Companies like E.ON are ploughing millions into this part of the Southern North Sea, extracting gas from wells that were once too difficult to exploit.
On the Babbage platform 55 miles off the east coast they produce enough gas in a day to fill the Olympic Stadium in London four times over.
A core crew of 20 men live and work here, split into two shifts of ten. They spend two weeks at a time on the platform, handing over to their opposite number - or 'back-to-back' - before heading home for a fortnight's break.
Stewart Purcell, 40, from Lowestoft, is the senior operations technician. Married with a young son he's been offshore for more than two decades.
Like most on board though, he has multiple roles, able to act as crane driver, helicopter landing officer, firefighter and lifeboat coxswain if needed.
"It's difficult when you first come away. Everything always seems to go wrong at home when you're offshore rather than when you're at home," he said.

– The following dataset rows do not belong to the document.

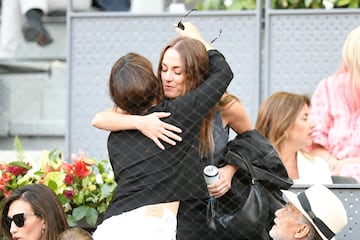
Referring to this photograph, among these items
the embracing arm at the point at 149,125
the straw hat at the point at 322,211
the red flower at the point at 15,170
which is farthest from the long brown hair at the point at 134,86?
the red flower at the point at 15,170

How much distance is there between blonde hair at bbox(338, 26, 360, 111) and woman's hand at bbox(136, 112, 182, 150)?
87.3 inches

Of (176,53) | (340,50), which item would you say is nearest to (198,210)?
(176,53)

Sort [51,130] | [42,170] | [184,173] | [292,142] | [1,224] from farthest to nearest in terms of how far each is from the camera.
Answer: [51,130] < [292,142] < [42,170] < [1,224] < [184,173]

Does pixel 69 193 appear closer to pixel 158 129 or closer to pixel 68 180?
pixel 68 180

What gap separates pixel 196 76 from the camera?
20.3 ft

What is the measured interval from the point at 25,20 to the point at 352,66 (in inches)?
95.1

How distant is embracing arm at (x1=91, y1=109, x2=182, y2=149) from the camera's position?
604 centimetres

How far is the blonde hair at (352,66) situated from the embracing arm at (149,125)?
222cm

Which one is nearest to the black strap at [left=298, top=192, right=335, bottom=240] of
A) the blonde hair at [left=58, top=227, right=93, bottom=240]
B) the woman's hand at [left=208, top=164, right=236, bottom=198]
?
the woman's hand at [left=208, top=164, right=236, bottom=198]

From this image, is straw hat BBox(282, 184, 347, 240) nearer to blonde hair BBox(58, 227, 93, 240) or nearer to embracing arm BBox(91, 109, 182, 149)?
embracing arm BBox(91, 109, 182, 149)

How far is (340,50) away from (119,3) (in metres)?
1.55

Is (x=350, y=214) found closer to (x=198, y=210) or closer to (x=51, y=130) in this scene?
(x=198, y=210)

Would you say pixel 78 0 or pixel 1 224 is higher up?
pixel 78 0

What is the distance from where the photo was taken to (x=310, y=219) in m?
6.09
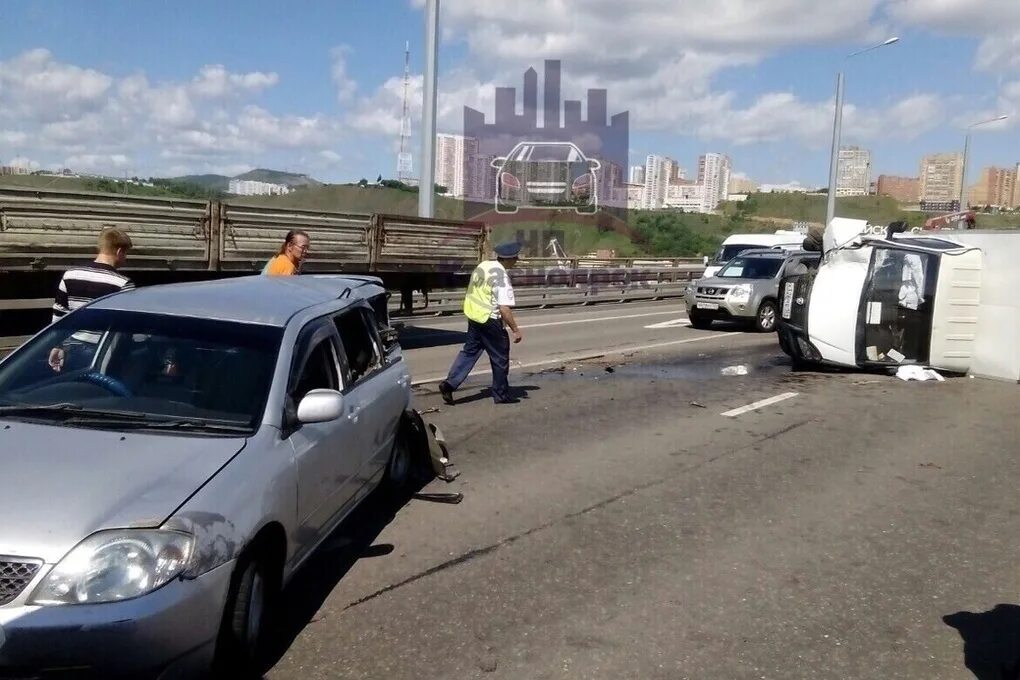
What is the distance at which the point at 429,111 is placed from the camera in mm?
18984

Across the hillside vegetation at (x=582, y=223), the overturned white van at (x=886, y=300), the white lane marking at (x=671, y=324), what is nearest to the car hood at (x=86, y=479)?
the hillside vegetation at (x=582, y=223)

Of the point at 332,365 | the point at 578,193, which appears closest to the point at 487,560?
the point at 332,365

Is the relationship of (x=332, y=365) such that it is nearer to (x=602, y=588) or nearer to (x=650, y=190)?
(x=602, y=588)

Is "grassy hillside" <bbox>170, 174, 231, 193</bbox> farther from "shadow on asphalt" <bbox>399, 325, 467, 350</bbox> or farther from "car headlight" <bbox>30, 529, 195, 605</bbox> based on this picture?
"car headlight" <bbox>30, 529, 195, 605</bbox>

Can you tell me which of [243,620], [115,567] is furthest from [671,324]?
[115,567]

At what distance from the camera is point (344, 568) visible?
207 inches

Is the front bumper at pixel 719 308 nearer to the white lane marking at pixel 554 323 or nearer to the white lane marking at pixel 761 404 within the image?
the white lane marking at pixel 554 323

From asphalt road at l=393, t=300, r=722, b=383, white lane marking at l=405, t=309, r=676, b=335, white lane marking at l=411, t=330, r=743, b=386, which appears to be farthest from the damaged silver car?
white lane marking at l=405, t=309, r=676, b=335

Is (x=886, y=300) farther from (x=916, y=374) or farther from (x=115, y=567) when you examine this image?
(x=115, y=567)

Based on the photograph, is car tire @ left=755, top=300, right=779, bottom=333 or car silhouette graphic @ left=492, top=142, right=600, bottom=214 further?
car silhouette graphic @ left=492, top=142, right=600, bottom=214

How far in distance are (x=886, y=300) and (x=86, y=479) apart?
38.7 ft

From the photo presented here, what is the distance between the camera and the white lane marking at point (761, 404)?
1048 cm

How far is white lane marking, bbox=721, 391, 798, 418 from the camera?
34.4 ft

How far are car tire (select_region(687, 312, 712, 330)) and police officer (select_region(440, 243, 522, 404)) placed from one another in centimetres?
1116
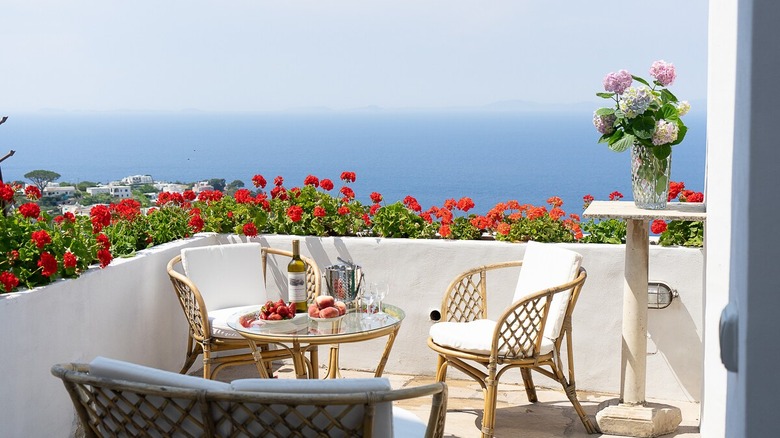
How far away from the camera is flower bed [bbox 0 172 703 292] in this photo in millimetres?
4898

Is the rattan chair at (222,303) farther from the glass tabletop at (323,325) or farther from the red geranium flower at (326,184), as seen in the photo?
the red geranium flower at (326,184)

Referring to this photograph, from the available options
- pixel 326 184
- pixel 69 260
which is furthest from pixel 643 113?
pixel 69 260

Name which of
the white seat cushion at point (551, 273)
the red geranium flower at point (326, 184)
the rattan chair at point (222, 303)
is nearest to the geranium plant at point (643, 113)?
the white seat cushion at point (551, 273)

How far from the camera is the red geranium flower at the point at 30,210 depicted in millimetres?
4168

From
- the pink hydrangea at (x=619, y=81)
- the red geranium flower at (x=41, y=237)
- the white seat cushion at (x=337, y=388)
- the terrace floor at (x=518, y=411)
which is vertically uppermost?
the pink hydrangea at (x=619, y=81)

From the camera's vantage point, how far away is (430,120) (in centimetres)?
12888

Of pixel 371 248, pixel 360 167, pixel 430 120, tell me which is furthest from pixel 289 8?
pixel 430 120

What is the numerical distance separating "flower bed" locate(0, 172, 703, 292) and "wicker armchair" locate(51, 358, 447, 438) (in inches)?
79.6

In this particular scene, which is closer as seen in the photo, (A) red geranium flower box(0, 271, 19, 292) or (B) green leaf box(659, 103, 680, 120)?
(A) red geranium flower box(0, 271, 19, 292)

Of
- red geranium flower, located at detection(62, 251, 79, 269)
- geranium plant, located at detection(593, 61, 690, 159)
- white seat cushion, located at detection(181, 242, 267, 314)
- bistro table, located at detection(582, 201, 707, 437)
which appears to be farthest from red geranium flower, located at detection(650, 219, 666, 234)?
red geranium flower, located at detection(62, 251, 79, 269)

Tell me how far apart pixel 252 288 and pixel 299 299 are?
2.93ft

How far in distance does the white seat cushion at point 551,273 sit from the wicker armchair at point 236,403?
185 centimetres

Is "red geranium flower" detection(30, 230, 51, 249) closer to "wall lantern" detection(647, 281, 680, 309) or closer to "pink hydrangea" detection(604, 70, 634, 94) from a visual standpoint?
"pink hydrangea" detection(604, 70, 634, 94)

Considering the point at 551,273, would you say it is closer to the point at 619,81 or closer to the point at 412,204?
the point at 619,81
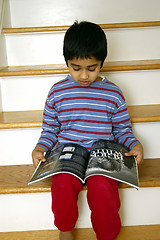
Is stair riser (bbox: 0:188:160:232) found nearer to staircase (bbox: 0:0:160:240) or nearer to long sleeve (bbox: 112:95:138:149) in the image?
staircase (bbox: 0:0:160:240)

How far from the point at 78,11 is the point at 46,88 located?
59 centimetres

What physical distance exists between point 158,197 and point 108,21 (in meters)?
1.07

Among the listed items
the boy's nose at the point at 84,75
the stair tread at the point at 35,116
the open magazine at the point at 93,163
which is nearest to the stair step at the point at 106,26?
the stair tread at the point at 35,116

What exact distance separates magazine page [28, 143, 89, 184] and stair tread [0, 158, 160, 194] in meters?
0.09

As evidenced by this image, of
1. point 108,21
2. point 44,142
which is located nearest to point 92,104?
point 44,142

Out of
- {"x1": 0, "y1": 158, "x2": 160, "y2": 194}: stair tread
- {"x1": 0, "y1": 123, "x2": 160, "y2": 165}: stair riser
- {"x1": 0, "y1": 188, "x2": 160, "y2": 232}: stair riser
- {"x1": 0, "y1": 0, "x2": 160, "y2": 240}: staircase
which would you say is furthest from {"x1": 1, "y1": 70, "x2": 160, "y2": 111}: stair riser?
{"x1": 0, "y1": 188, "x2": 160, "y2": 232}: stair riser

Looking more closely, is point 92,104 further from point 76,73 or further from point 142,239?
point 142,239

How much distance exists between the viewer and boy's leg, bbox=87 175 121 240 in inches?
32.8

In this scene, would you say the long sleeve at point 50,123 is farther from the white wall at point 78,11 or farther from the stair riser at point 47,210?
the white wall at point 78,11

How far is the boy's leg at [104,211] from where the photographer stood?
0.83 m

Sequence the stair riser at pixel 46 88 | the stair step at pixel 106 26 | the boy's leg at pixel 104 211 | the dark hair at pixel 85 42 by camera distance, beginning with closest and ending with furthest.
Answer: the boy's leg at pixel 104 211 < the dark hair at pixel 85 42 < the stair riser at pixel 46 88 < the stair step at pixel 106 26

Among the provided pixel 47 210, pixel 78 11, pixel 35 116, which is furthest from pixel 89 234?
pixel 78 11

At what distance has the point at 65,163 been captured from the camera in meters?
0.92

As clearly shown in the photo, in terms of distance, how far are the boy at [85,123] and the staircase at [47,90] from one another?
0.28 ft
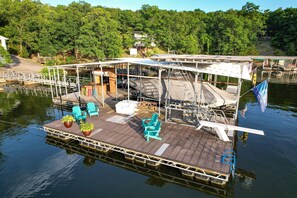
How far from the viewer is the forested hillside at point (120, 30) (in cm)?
4097

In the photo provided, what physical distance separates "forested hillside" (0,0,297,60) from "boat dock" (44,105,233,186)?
30.4 m

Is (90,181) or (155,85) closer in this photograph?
(90,181)

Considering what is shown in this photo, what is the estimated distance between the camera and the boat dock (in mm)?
8133

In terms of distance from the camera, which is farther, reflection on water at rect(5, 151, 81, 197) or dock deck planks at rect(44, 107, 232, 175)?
dock deck planks at rect(44, 107, 232, 175)

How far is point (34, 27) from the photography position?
4338cm

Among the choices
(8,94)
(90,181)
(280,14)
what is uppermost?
(280,14)

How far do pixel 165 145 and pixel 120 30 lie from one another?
187ft

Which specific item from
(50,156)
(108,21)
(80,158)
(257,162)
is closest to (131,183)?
(80,158)

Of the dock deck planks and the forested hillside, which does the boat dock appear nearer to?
the dock deck planks

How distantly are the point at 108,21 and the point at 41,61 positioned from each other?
1772cm

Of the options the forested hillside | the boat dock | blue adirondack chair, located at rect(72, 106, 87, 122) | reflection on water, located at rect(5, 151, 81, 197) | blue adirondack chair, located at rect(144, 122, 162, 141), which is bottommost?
reflection on water, located at rect(5, 151, 81, 197)

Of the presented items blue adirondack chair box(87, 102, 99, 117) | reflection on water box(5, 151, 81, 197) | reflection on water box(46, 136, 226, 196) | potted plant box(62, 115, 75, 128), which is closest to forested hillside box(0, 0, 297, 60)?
blue adirondack chair box(87, 102, 99, 117)

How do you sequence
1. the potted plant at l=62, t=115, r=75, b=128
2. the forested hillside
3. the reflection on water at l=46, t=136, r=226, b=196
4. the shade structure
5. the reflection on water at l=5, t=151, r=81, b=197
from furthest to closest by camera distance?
the forested hillside → the shade structure → the potted plant at l=62, t=115, r=75, b=128 → the reflection on water at l=46, t=136, r=226, b=196 → the reflection on water at l=5, t=151, r=81, b=197

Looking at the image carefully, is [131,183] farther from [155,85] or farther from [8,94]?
[8,94]
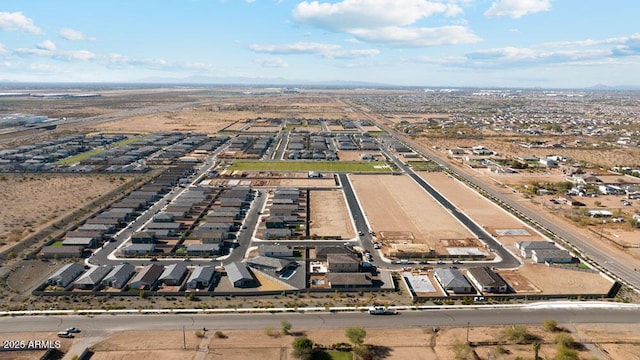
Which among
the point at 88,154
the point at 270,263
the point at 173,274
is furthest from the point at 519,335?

"And it can feel like you condense a month's home life into a fortnight sometimes, going out, having meals and sorting stuff out. But I've been doing it for 22 years so I'm used to to it now."
As a steward, keeping this place habitable is the job of Louis Farquhar, 26, a father of one from Aberdeen.
"My job's basically to make sure the living spaces are clean and hygienic" he said. "I want to work my way up to chef and this works well for me. If I was on shore I could be working six days a week. With this I get two solid weeks with my little boy. It's great."
The £400m platform has three levels. On the lower deck is the operations room complete with a small gym.
Above it sits the accommodation block with room for 30 men.
Normally the crew is much smaller meaning they have a room to themselves complete with en-suite bathroom.
In the lounge area there is satellite TV, a games console, and an endless supply of motoring magazines.
Babbage has internet access and even a landline telephone allowing the men to ring home easily.
Many make video calls to their wives and children.
Some though prefer the privacy of Babbage's other unique feature: an old red phone box bolted to the deck.
"It's the first place the German managers want their photo taken when they visit the platform," joked one worker.
Running the galley is ex-RAF chef Andrew Bullivant, 43, from Doncaster. There is also a baker who works through the night preparing food and baking bread for breakfast.
"After 22 years in the military this sort of life is pretty normal for me," said Andrew. "I'd often be away for four or six months at a time so two weeks is pretty easy. I absolutely love it."
Fresh food arrives once a month by sea from Great Yarmouth and is craned aboard. Newspapers arrive with the helicopter flights a couple of times a week.
As well as healthy options, offshore tradition dictates there are 'tab nabs' - tea and cakes - at three o'clock every day.
"There's two types of big people on board," said Chris West, 22, a communications technician from Coltishall, in Norfolk: "Those who work out, and the ones that raid the cakes!"